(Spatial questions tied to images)
------------------------------------------------------------
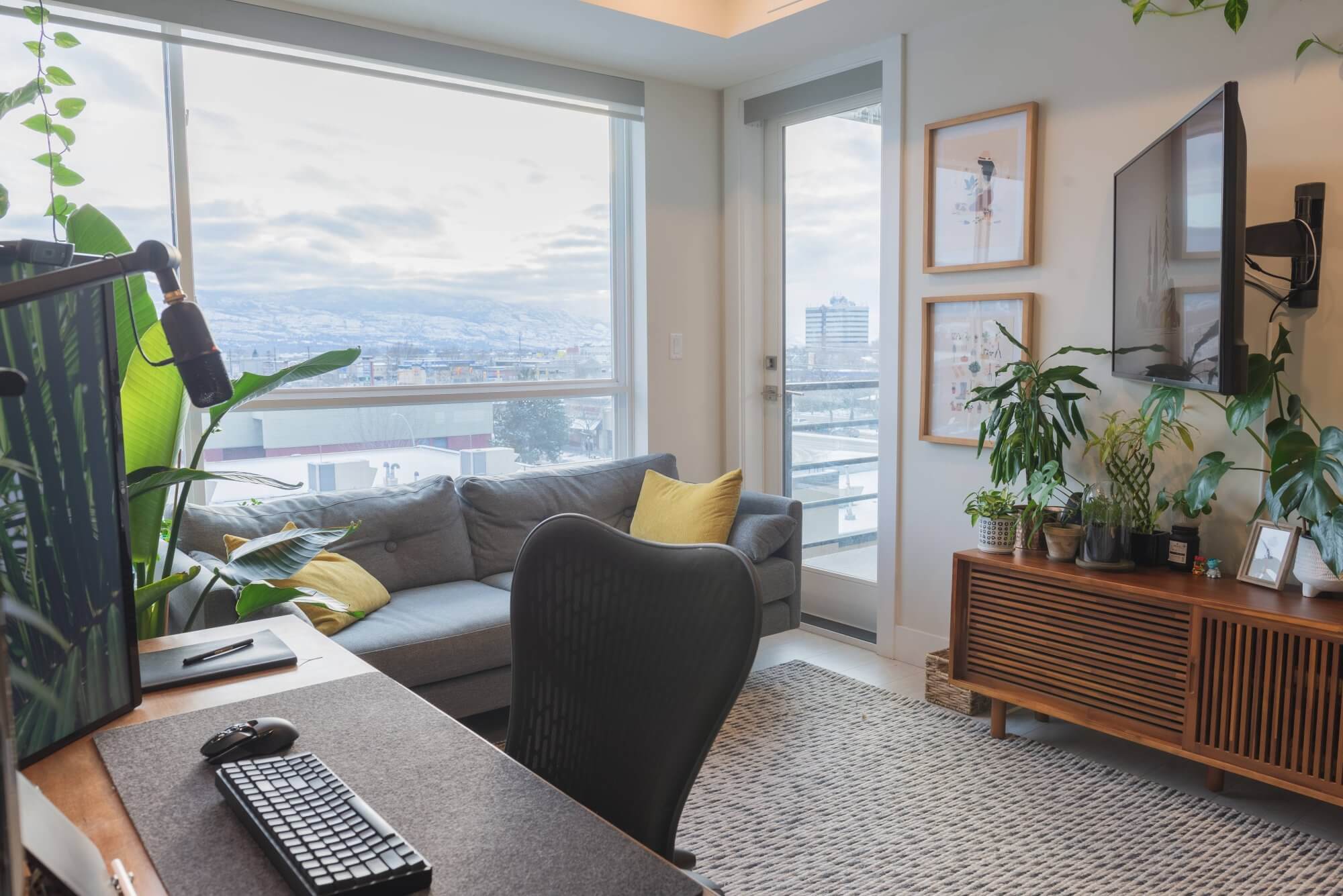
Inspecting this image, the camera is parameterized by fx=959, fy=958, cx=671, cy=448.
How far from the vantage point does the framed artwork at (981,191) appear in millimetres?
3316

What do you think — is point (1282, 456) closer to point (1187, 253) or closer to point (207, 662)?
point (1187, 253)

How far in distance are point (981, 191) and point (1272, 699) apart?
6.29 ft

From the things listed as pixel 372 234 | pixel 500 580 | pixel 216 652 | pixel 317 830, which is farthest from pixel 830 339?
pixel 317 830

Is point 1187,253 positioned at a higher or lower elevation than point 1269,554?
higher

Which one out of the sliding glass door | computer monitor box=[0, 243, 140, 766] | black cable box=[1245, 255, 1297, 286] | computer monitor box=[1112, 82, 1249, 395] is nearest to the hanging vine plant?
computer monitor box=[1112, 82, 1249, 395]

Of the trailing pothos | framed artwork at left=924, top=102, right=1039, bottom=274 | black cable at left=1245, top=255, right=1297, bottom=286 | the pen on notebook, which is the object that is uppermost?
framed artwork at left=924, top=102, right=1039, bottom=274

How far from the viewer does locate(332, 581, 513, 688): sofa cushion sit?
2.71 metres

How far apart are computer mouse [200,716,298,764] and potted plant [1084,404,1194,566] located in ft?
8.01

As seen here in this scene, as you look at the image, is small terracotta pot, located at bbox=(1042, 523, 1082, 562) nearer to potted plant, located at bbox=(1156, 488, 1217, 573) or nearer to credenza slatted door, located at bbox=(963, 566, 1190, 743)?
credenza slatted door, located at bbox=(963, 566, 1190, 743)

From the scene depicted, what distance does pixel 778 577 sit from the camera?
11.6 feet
------------------------------------------------------------
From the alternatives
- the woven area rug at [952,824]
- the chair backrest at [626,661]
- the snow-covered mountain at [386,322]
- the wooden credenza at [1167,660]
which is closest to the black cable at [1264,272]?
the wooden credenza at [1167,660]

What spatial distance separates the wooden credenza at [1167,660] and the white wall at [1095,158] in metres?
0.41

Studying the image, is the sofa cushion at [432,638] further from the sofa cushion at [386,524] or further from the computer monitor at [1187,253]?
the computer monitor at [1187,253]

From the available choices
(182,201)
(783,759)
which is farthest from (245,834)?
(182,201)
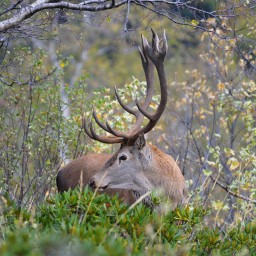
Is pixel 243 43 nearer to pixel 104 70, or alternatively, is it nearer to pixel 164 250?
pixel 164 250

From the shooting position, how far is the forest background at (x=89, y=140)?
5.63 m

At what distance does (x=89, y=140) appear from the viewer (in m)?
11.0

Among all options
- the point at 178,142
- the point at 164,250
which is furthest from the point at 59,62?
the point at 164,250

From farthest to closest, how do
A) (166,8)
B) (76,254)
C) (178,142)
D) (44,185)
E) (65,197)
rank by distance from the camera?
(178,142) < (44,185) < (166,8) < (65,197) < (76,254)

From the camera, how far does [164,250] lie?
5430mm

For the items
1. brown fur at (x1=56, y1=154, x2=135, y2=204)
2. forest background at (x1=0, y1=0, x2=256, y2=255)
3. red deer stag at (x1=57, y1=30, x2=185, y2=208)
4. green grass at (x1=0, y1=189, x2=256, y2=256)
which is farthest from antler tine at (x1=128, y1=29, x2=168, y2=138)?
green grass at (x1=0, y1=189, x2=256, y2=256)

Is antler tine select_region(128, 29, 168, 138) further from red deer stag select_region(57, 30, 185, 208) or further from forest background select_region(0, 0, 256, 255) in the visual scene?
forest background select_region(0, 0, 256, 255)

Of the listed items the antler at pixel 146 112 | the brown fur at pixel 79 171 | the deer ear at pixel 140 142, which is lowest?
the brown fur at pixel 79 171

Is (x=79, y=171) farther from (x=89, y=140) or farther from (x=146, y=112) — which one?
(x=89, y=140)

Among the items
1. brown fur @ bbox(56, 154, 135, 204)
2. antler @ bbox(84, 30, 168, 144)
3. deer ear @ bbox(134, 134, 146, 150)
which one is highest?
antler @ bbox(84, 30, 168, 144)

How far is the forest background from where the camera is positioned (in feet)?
------------------------------------------------------------
Written exercise - Render the lines from the one containing "Among the items" through the one containing "How far is the forest background from" as a Markdown table, with a column Row for the row number and a column Line for the line itself. Skip any blank lines.

Solved exercise -
| Row | Line |
|---|---|
| 1 | Among the items |
| 2 | 1. brown fur @ bbox(56, 154, 135, 204) |
| 3 | 2. antler @ bbox(84, 30, 168, 144) |
| 4 | 3. deer ear @ bbox(134, 134, 146, 150) |
| 5 | which one is highest? |
| 6 | antler @ bbox(84, 30, 168, 144) |
| 7 | How far is the forest background from where the camera is positioned (in feet)? |